Limitations of our study include small sample size, a limited number of children with follow-up at 52-weeks, and differences in the sex distribution between the pediatric and adult cohorts. Follow-up is ongoing with children who had not yet reached 52-weeks post-symptom onset at the time of this analysis. Furthermore, blood volume obtained from younger children is limited and therefore the number of assays utilized was also limited. The adult comparative specimens were obtained from the same geographic location and analyzed in the same laboratory, although not necessarily collected from the same families or at the same time. The adult specimens were also plasma, whereas the pediatric specimens were serum, and the differences in collection and storage of these could possibly result in slight differences in antibody concentrations. Additionally, the adults in this study were a convenience sample of a broader study, and approximately half were older adults, over 65 years of age, meaning that the data presented here may not be representative of all adults across wider age ranges. Likewise, our pediatric cohort was also a convenience sample and may also not be representative of the broader population. Furthermore, unlike the pediatric cohort, adults were only enrolled following RT-PCR confirmed infection without enrollment based on household RT-PCR positive contacts. Of note, both children and adult cohorts were enrolled prior to the widespread introduction of the SARS-CoV-2 Delta variant.
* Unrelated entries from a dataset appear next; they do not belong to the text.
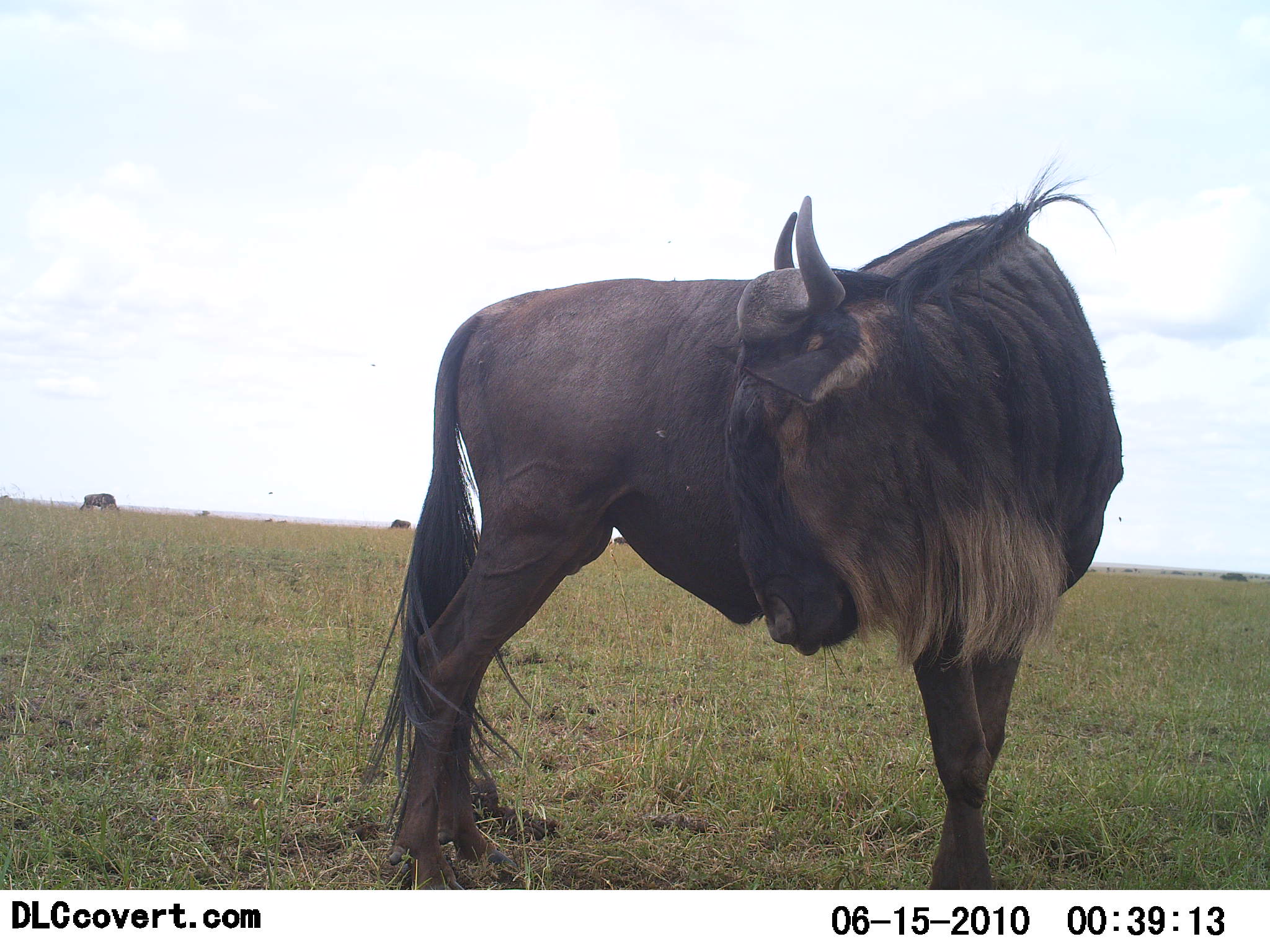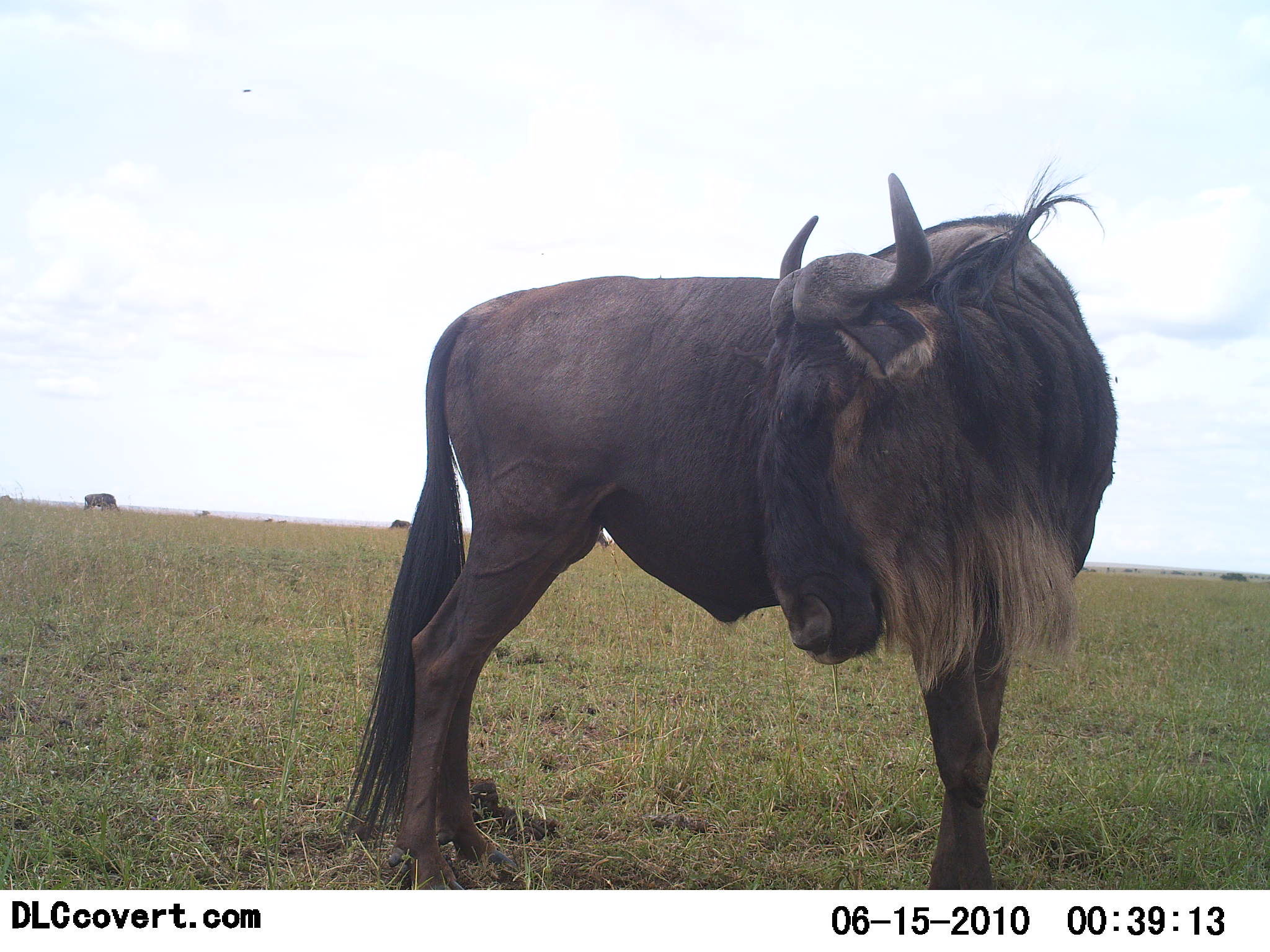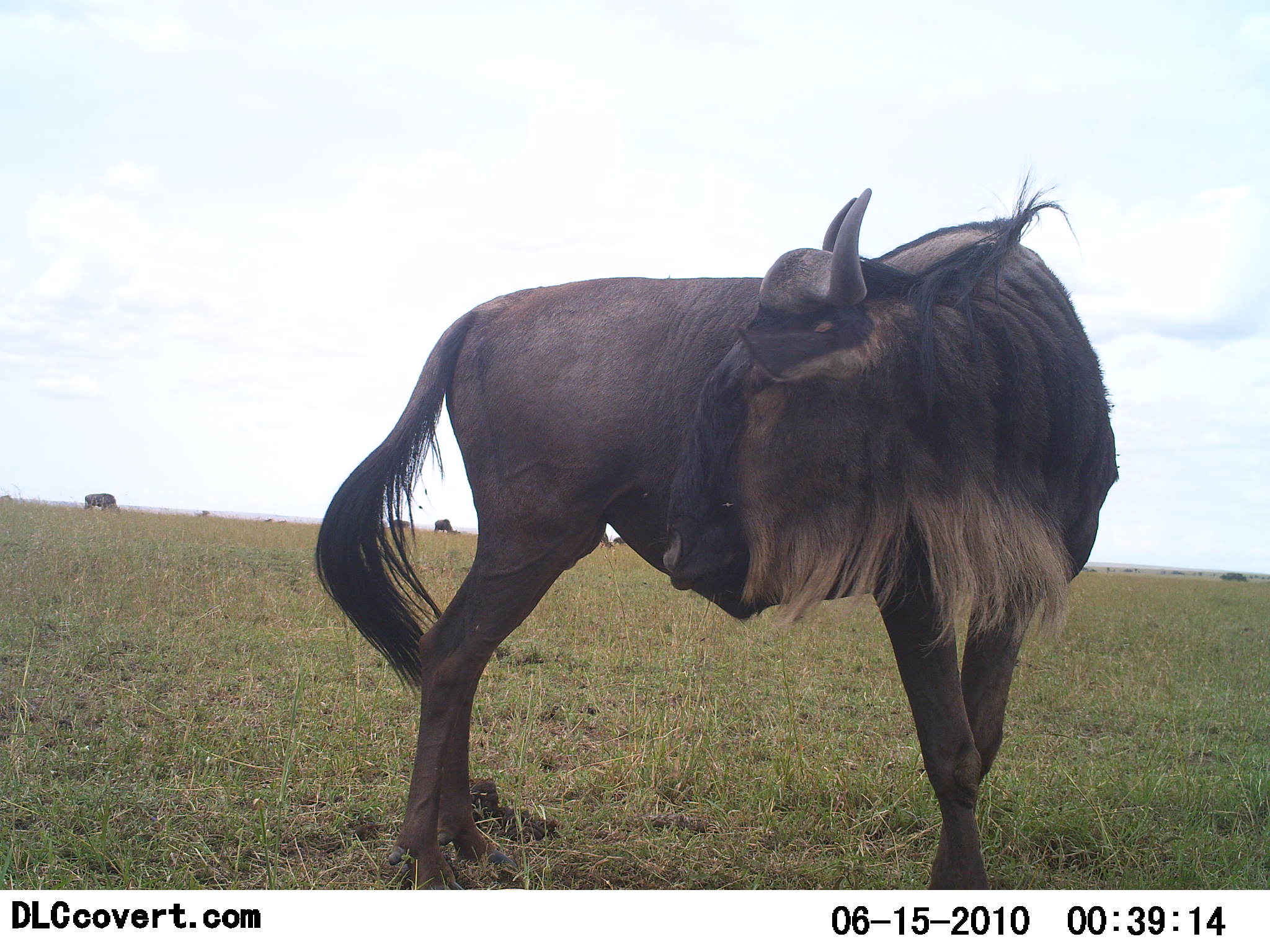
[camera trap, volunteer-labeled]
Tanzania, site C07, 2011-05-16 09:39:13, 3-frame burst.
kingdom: Animalia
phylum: Chordata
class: Mammalia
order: Artiodactyla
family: Bovidae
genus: Connochaetes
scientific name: Connochaetes taurinus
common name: blue wildebeest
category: wildebeest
Wildebeest (blue wildebeest) (Connochaetes taurinus), count 3. Behavior (volunteer vote fractions): standing 82%, resting 0%, moving 9%, interacting 0%. Young present (vote fraction): 0%. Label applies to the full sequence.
Overall, our results suggest that although neutralizing antibody responses to SARS-CoV-2 are broadly similar between adults and children, anti-N antibodies are elicited at lower levels in children than adults. These results contribute to our knowledge of pediatric immune responses to SARS-CoV-2 over time, and the data on the longevity of neutralizing antibodies may prove valuable for comparison investigations of immunity induced by vaccines in children.